Implementation Guidelines

Production

Tuned

Engine

Must ship exactly two services — one reverse proxy and one application server. The proxy must be a widely-used, production-grade server (Nginx, Caddy, Envoy, HAProxy, Traefik, etc.). No custom proxy implementations. No caches, load balancers, or additional sidecars beyond the two services. The proxy must serve /static/* directly from disk; the server must serve /baseline2, /json, and /async-db using standard framework middleware.

Same two-service shape as production. May optimize proxy configuration (worker counts, buffer sizes, keepalive tuning, connection pooling). May tune the proxy-to-server protocol (h2c, Unix sockets, etc.). Server may use any caching or optimization strategy on its own endpoints.

No specific rules. May use custom proxy implementations. Ranked separately from frameworks.

The Gateway-64 test benchmarks a proxy + server combination as a unit. The load generator sends TLS-encrypted HTTP/2 requests to port 8443; the proxy terminates TLS, serves /static/* directly from disk, and forwards dynamic endpoints to the application server over the entry’s choice of internal protocol.

Architecture

Exactly two services — nothing else. One proxy, one server. Splitting dynamic endpoints across multiple servers, adding a caching layer, load-balancing across replicas, or running a single combined service are all not allowed for this test. The shape is fixed so entries compete on proxy choice, proxy tuning, proxy-to-server protocol, and CPU split — not on architectural creativity.
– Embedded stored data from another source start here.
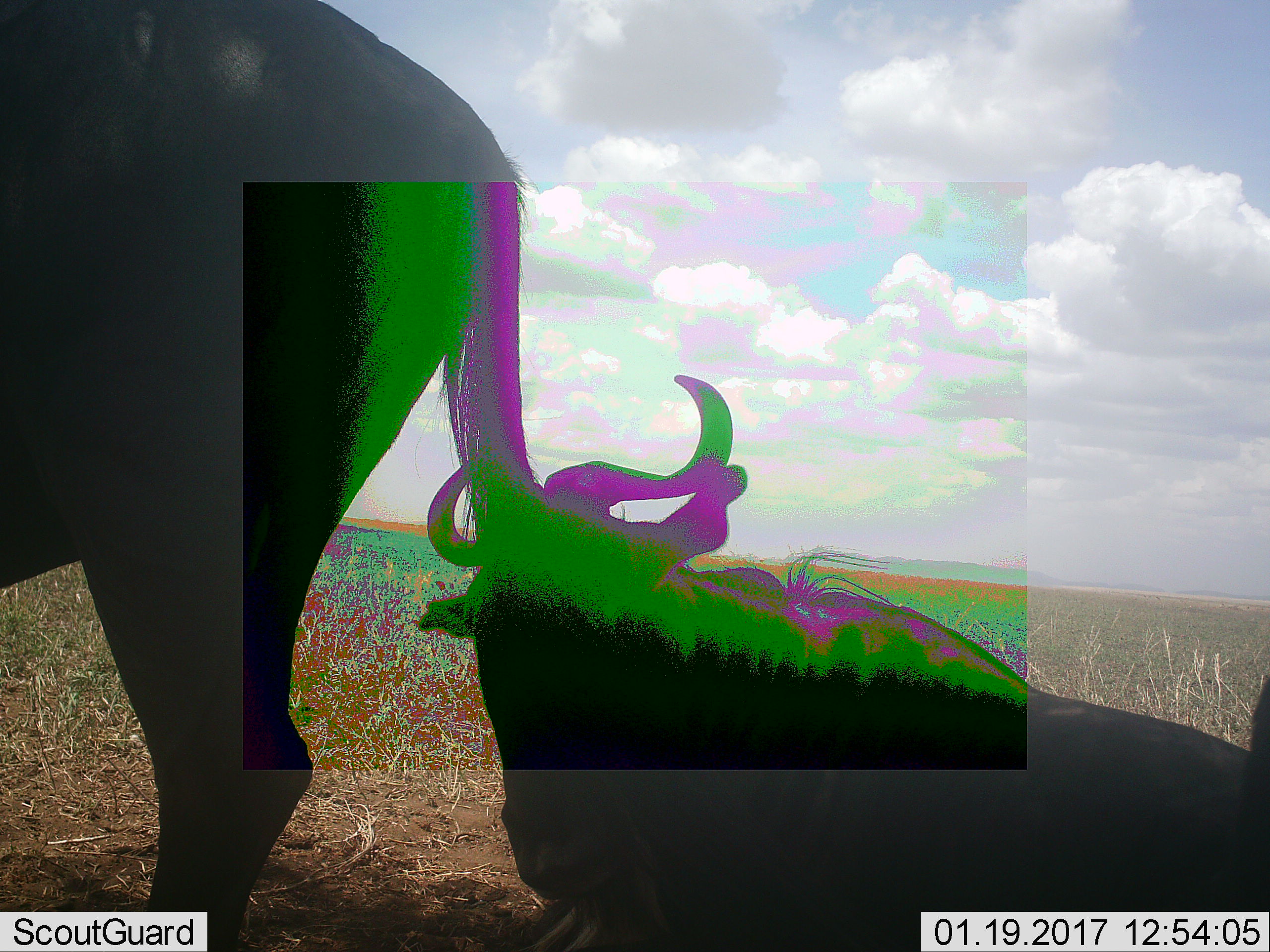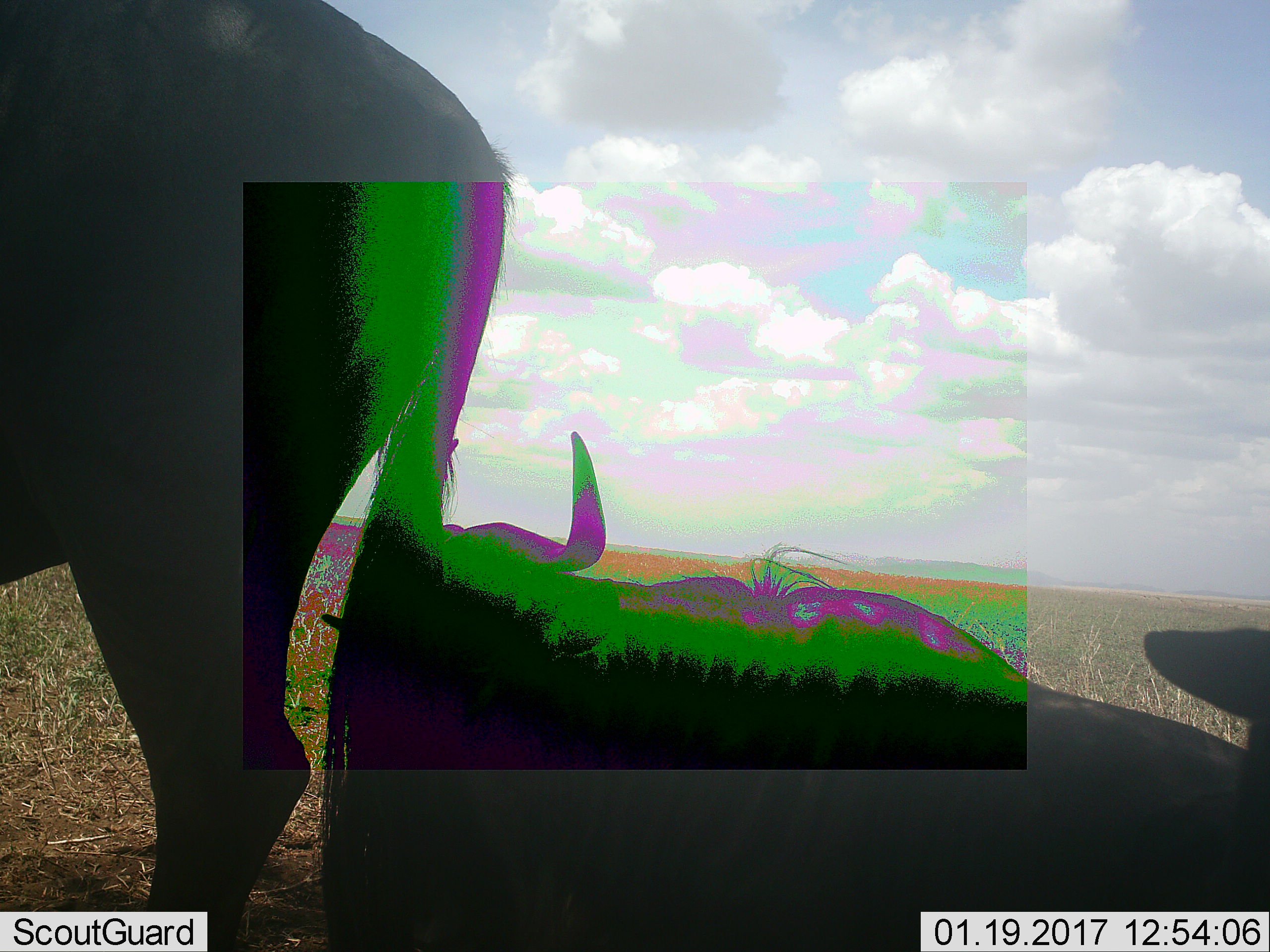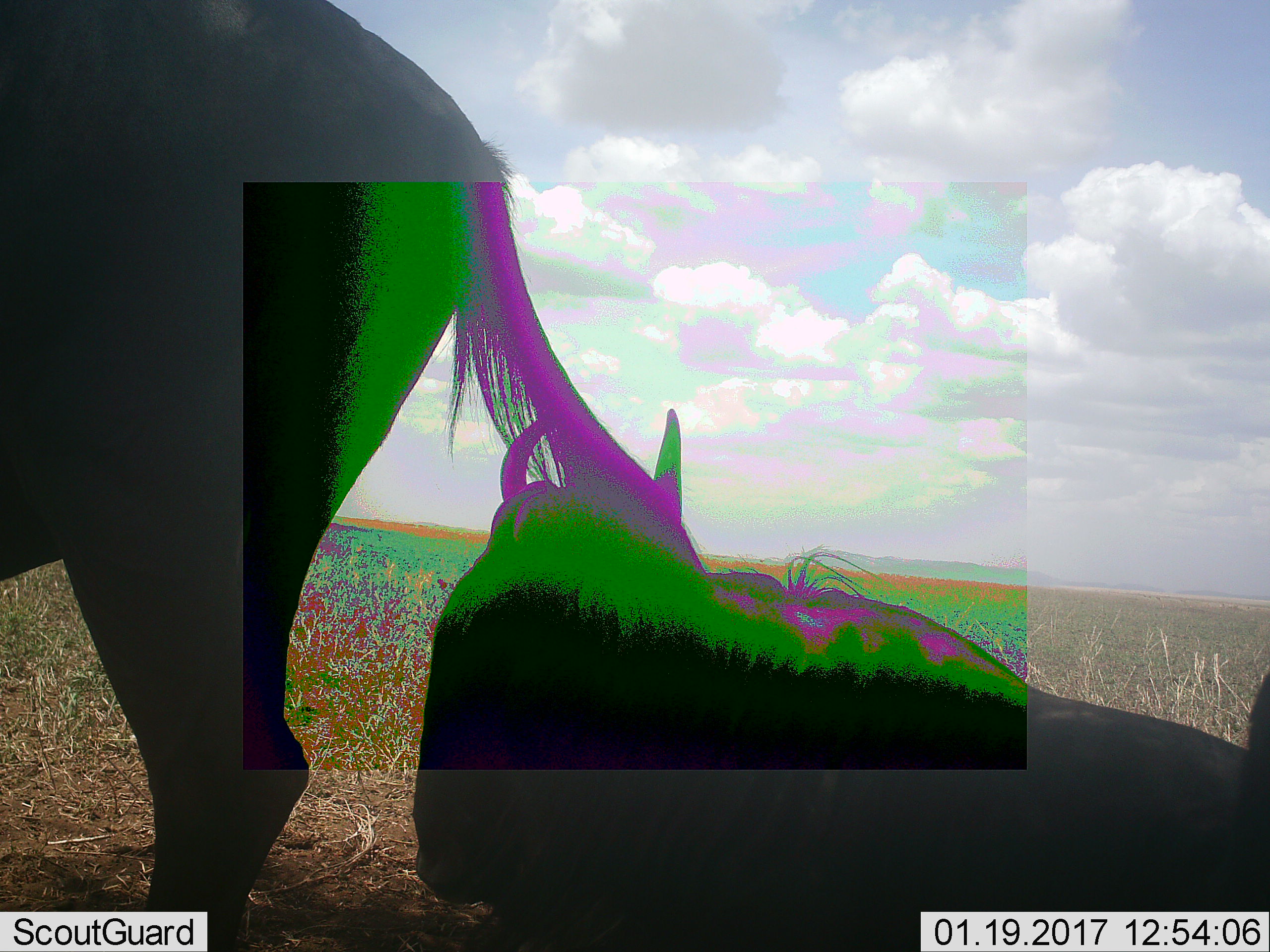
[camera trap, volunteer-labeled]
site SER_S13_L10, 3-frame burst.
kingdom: Animalia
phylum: Chordata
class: Mammalia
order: Artiodactyla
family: Bovidae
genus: Connochaetes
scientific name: Connochaetes taurinus taurinus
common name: blue wildebeest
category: wildebeestblue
Wildebeestblue (blue wildebeest) (Connochaetes taurinus taurinus), count 3. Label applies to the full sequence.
                    TLS (h2)              proxy → server
  ┌──────────┐    ──────────>    ┌───────────┐    ──────>    ┌──────────┐
  │  h2load  │                   │   Proxy   │               │  Server  │
  │  (load   │    port 8443      │ TLS term  │    any proto  │  baseline│
  │   gen)   │    HTTPS/h2       │ /static/* │               │  json    │
  └──────────┘                   └───────────┘               │  async-db│
                                                             └──────────┘
                                 CPU: N of 64                CPU: 64-N

Endpoint responsibilities

Path	Handled by	Role
`/static/*`	Proxy	Static files served directly from `/data/static/`
`/baseline2?a=N&b=M`	Server	Query-parameter sum
`/json`	Server	Dataset processing (~10 KB JSON response)
`/async-db?min=N&max=M`	Server	Postgres range query

Rules:

The proxy must serve /static/* from disk. Forwarding static files to the server is not allowed.
The server must serve all three dynamic endpoints. Proxy-level caching of dynamic responses is not allowed.
The proxy must terminate TLS. Passing raw TLS through to the server is not allowed.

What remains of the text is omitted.